3.3 Summary and Design Goals of Interposer Network

Based on the comparison between CMesh and DB, we know that the link utilization of them are similar, link utilization is not the key factor of the performance bottleneck. Both single hop latency and zero load latency also have little impact on the bottleneck. In fact, the interposer network is similar to GPGPU network that the performance is more sensitive to interconnect bisection bandwidth rather than latency [14, 15]. On the contrary, the bisection bandwidth and average hops pose strong impact on the bottleneck. Larger bisection bandwidth makes larger throughput. Lower average hops reduce contention of the interposer network. Furthermore, compared with CMesh, DB improves the path diversity giving more routing choices to messages when being transferred. It leads the load to be balanced. When the workload increases in the interposer network, the high throughput highlights the advantage of lower contention and high bandwidth.

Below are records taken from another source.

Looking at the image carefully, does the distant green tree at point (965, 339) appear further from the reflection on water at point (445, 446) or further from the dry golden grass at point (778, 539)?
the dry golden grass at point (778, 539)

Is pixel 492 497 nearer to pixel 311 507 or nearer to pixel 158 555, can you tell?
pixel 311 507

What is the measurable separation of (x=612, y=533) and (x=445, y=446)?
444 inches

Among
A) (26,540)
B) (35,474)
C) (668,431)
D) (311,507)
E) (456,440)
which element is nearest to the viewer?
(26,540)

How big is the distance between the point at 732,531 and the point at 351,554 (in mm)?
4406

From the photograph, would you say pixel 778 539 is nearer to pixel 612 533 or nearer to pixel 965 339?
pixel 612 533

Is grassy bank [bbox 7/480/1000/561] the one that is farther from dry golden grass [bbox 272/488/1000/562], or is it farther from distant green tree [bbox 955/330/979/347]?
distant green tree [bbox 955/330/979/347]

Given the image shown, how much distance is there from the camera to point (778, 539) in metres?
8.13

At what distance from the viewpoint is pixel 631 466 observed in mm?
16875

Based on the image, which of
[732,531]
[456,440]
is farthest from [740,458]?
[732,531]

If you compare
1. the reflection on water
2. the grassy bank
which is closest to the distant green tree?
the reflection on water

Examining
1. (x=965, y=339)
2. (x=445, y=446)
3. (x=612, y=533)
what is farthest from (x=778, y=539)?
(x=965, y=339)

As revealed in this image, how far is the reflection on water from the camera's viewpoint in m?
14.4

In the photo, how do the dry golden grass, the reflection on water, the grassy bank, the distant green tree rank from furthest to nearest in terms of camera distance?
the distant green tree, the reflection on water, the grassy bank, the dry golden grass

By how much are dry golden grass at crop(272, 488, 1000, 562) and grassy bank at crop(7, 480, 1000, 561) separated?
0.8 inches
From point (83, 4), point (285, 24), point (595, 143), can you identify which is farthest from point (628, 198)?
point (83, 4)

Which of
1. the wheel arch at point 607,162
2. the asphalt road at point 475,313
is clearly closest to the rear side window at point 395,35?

Therefore, we can conclude some design goals of the interposer network based on topologies analysis. First, in order to reduce the contention, we should try best to reduce average hops between the source and destination nodes. Leveraging long metal wires is a suitable way in interposer layer network, due to its abundant metal routing resource. Second, higher throughput needs higher bisection bandwidth. We should improve the bisection bandwidth through making connections between nodes as many as possible. Third, the interposer network should provide the path diversity as much as possible. As all nodes except memory nodes in the interposer network are switches, they are just used for transferring packets and cannot absorb packets. Thus, deterministic routing algorithms are not as suitable as minimal adaptive routing algorithms which provide more path diversity. It can balance the workload on the interposer network.

4 Conclusion

The 2.5D stacking technology leverages an interposer to stack chips and DRAMs. Making use of the metal layer on the interposer provides fascinating opportunities to explore new features on 2.5D NoC architecture. In this paper, first we find that the edge portion of interposer network in CMesh always lead the saturation of the whole 2.5D network when the memory traffic is larger than 30 % of the total traffic. We compare it with CMesh2 and DB. DB can overcome this performance bottleneck. Then we analyze their features and find out reasons that pose this performance bottleneck. At last, we propose design goals of the interposer network.

In the future, we will focus on the interposer layer network. On one hand, exploit the design space of interposer layer network; on the other hand, design a high efficient interposer network for the reply network of GPGPU-Memory 2.5D system.